[[ Text excerpt, beginning ]]
Dec 14, 2019 - Technology

A tug-of-war over biased AI

Illustration of a computer with a frowning face

Illustration: Eniola Odetunde/Axios

The idea that AI can replicate or amplify human prejudice, once argued mostly at the field's fringes, has been thoroughly absorbed into its mainstream: Every major tech company now makes the necessary noise about "AI ethics."

Yes, but: A critical split divides AI reformers. On one side are the bias-fixers, who believe the systems can be purged of prejudice with a bit more math. (Big Tech is largely in this camp.) On the other side are the bias-blockers, who argue that AI has no place at all in some high-stakes decisions.

Why it matters: This debate will define the future of the controversial AI systems that help determine people's fates through hiring, underwriting, policing and bail-setting.

What's happening: Despite the rise of the bias-blockers in 2019, the bias-fixers remain the orthodoxy.

  • A recent New York Times op-ed laid out the prevailing argument in its headline "Biased algorithms are easier to fix than biased people."
  • "Discrimination by algorithm can be more readily discovered and more easily fixed," says UChicago professor Sendhil Mullainathan in the piece. Yann LeCun, Facebook's head of AI, tweeted approvingly: "Bias in data can be fixed."
  • But the op-ed was met with plenty of resistance.

The other side: At the top academic conference for AI this week, Abeba Birhane of University College Dublin presented the opposing view.

  • Birhane's key point: "This tool that I'm developing, is it even necessary in the first place?"
  • She gave classic examples of potentially dangerous algorithms, like one that claimed to determine a person's sexuality from a photo of their face, and another that tried to guess a person's ethnicity.
  • "[Bias] is not a problem we can solve with maths because the very idea of bias really needs much broader thinking," Birhane tells Axios.

The big picture: In a recent essay, Frank Pasquale, a UMD law professor who studies AI, calls this a new wave of algorithmic accountability that looks beyond technical fixes toward fundamental questions about economic and social inequality.

  • "There's definitely still resistance around it," says Rachel Thomas, a University of San Francisco professor. "A lot of people are getting the message about bias but are not yet thinking about justice."
[[ Text excerpt, end ]]
[[ Dataset entries, beginning ]]
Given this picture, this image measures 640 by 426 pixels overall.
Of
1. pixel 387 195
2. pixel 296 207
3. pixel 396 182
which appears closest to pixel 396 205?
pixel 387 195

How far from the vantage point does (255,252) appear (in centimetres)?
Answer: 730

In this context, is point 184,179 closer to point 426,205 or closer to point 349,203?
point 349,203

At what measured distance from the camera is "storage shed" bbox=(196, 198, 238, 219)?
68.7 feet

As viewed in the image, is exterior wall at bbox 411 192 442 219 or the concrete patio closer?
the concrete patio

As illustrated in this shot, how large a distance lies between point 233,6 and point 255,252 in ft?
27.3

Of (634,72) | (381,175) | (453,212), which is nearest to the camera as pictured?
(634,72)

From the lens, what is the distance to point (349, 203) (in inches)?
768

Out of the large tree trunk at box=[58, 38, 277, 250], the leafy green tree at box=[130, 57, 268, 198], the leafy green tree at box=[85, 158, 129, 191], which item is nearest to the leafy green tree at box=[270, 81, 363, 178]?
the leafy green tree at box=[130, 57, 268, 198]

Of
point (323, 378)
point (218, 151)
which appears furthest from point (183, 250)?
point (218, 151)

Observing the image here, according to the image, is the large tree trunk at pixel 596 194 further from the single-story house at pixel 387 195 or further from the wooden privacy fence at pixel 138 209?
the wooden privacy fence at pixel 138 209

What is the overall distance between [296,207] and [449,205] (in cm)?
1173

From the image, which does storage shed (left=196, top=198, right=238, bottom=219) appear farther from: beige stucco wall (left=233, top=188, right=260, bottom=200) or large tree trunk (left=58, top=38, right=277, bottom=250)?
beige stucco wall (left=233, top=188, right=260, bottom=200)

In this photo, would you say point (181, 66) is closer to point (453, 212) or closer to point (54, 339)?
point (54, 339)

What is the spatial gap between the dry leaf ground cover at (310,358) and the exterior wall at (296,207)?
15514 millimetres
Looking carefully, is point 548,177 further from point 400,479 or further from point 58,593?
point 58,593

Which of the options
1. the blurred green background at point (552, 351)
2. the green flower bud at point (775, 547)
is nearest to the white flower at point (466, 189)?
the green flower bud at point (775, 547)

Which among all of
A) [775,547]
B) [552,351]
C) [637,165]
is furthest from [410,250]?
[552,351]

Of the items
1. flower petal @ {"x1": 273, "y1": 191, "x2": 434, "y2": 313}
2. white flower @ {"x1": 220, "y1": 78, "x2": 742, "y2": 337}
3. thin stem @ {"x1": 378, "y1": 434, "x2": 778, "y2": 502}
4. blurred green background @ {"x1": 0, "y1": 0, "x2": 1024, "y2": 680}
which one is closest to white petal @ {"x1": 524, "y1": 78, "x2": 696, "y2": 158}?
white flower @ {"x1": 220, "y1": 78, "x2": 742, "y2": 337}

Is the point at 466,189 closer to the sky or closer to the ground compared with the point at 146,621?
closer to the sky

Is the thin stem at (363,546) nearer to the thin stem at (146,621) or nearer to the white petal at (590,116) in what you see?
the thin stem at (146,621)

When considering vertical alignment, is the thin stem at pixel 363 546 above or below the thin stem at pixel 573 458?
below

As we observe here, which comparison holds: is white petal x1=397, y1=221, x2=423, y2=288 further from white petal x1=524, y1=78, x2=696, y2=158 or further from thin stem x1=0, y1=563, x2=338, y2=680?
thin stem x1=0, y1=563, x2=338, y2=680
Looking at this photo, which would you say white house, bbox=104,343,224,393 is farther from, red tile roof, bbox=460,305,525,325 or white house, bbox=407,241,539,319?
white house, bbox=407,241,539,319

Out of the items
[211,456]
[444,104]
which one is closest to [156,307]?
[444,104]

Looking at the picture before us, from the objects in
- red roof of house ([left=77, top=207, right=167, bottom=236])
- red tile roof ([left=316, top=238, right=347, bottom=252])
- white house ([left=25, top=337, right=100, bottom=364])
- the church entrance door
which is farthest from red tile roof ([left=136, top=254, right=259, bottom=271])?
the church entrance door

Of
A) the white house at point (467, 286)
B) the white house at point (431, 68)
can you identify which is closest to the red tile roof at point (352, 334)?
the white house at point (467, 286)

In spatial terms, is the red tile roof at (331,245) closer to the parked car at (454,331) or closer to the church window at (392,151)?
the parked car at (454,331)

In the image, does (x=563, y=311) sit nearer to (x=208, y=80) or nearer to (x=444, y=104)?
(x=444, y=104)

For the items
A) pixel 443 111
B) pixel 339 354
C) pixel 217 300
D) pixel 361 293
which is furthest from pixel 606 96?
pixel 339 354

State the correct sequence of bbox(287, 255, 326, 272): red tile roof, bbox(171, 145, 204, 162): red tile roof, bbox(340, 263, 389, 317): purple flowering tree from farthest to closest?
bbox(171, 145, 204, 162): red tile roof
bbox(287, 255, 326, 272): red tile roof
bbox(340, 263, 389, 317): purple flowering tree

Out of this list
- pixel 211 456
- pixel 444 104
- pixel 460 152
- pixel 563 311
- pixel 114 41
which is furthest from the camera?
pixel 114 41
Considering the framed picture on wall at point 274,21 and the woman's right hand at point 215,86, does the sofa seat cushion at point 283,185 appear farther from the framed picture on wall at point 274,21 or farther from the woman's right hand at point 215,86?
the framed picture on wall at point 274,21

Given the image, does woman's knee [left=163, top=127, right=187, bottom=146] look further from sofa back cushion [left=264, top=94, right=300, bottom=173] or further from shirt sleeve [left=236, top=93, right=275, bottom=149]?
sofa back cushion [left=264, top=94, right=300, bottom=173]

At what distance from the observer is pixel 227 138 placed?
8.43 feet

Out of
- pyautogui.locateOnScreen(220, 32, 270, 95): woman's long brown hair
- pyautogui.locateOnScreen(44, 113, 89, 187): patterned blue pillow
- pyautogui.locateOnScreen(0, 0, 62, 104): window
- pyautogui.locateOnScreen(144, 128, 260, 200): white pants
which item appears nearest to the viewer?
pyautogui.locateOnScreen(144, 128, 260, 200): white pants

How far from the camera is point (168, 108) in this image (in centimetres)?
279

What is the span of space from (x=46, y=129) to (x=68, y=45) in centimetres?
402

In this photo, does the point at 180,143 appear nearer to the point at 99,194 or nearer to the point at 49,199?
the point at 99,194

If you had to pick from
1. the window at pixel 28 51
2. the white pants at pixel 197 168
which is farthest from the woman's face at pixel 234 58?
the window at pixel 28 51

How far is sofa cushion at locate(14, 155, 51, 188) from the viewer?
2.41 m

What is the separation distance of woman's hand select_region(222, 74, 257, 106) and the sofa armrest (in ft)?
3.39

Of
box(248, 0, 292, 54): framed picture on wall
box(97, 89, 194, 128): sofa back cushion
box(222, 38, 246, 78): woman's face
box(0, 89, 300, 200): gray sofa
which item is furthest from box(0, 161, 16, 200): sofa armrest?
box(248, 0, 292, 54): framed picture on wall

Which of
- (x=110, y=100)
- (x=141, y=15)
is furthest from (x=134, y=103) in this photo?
[[ Dataset entries, end ]]
Continue the article on the split over biased AI, picking up after its last sentence.

▶ _Reply to the exercise_:
  • "This is uncomfortable for people who come up through computer science in academia, who spend most of their lives in the abstract world," says Emily M. Bender, a University of Washington professor. Bender argued in an essay last week that some technical research just shouldn't be done.

The bottom line: Technology can help root out some biases in AI systems. But this rising movement is pushing experts to look past the math to consider how their inventions will be used beyond the lab.

  • "AI researchers need to start from the beginning of the study to look at where algorithms are being applied on the ground," says Kate Crawford, co-founder of NYU's AI Now Institute.
  • "Rather than thinking about them as abstract technical problems, we have to see them as deep social interventions."

The impact: Despite a flood of money and politics propelling AI forward, some researchers, companies and voters hit pause this year.

  • One potential outcome: freezes or restrictions on other controversial uses of AI. This scenario scares tech companies, who prefer to send plumbers in to repair buggy systems rather than to rip out the pipes entirely.

But the question at the core of the debate is whether a fairness fix even exists.

The swelling backlash says it doesn't — especially when companies and researchers ask machines to do the impossible, like guess someone's emotions by analyzing facial expressions, or predict future crime based on skewed data.

  • "It's anti-scientific to imagine that an algorithm can solve a problem that humans can't," says Cathy O'Neil, an auditor of AI systems.
  • These applications are "AI snake oil," argues Princeton professor Arvind Narayanan in a presentation that went viral on nerd Twitter recently.
  • The main offenders are AI systems meant to predict social outcomes, like job performance or recidivism. "These problems are hard because we can’t predict the future," Narayanan writes. "That should be common sense. But we seem to have decided to suspend common sense when AI is involved."

This blowback's spark was a 2017 research project from MIT's Joy Buolamwini. She found that major facial recognition systems struggled to identify female and darker-toned faces.

What's next: Companies are tightening access to their AI algorithms, invoking intellectual property protections to avoid sharing details about how their systems arrive at critical decisions.

  • "The real problem is we citizens have no power to even examine or scrutinize these algorithms," says O'Neil. "They're being used by private actors for commercial gain."